Selon le programme, 15 lieux sont réservés pour les marionnettes qui « vivront » durant la biennale cette année, tels que le centenaire Théâtre Garcia de Resende, le Jardin des Canas, la Place du Giraldo, les places de Sertório et du 1er Mai, ainsi que les jardins Public, Diana, des Álamos et du Bacelo.

Les esplanades Luís de Camões et da Misericórdia, la Bibliothèque Publique d’Évora, le Musée National Frei Manuel do Cenáculo, le Lac de Malagueira et le Parc Infantil de l’Urbanisation du Moinho complètent le circuit.

Selon José Russo, l’initiative offrira au public « plusieurs choses différentes », c’est-à-dire « des spectacles plus traditionnels, d’autres plus contemporains ».

Il inclura aussi des marionnettes manipulées par diverses techniques, mettant en avant les ‘hôtes’ de la fête, les Bonecos de Santo Aleixo, du propre Cendrev, ainsi que d’autres marionnettes à tige, d’ombre, du théâtre de Robertos, entre autres.

Soulignant que la BIME s’est consolidée au fil des années comme « un moment marquant de la vie culturelle de la ville », le directeur du Cendrev a mentionné la « grande capacité d’attraction du public » que cette initiative possède.

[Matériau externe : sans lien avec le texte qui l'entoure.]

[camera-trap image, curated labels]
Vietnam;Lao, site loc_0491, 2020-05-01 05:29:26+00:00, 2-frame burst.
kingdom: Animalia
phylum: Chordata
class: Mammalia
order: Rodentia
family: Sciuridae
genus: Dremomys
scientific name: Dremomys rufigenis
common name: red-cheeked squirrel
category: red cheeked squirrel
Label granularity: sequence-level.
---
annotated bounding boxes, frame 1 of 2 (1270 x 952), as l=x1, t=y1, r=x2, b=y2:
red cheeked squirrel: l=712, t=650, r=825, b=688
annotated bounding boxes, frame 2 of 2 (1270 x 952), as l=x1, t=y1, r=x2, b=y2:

« Pas seulement de la ville, mais dès lors de la ville, mais aussi des publics qui viennent de l’extérieur, même d’Espagne. Beaucoup de gens viennent assister à la biennale », s’est-il réjoui.

Le responsable a également révélé que le budget pour l’édition de cette année tournait autour de 170 000 euros, moitié supporté par la Mairie d’Évora et l’autre moitié par le Ministère de la Culture.

« Il y a aussi d’autres petits soutiens et nous avons encore la billetterie de certains des spectacles, mais nous ne parvenons à organiser la biennale que grâce à ce financement garanti, sinon ce serait impossible », a-t-il souligné.

Ana Meira, également du Cendrev, a invité tout le monde à visiter Évora pendant la BIME et à partager cette « fête de la ville, des artistes et des marionnettes, qui est presque un rêve ».

« Les spectacles sont toujours différents, il y a des spectacles avec des marionnettes géantes, nous avons des marionnettes traditionnelles. C’est magique » pour les petits et les grands, a-t-elle soutenu.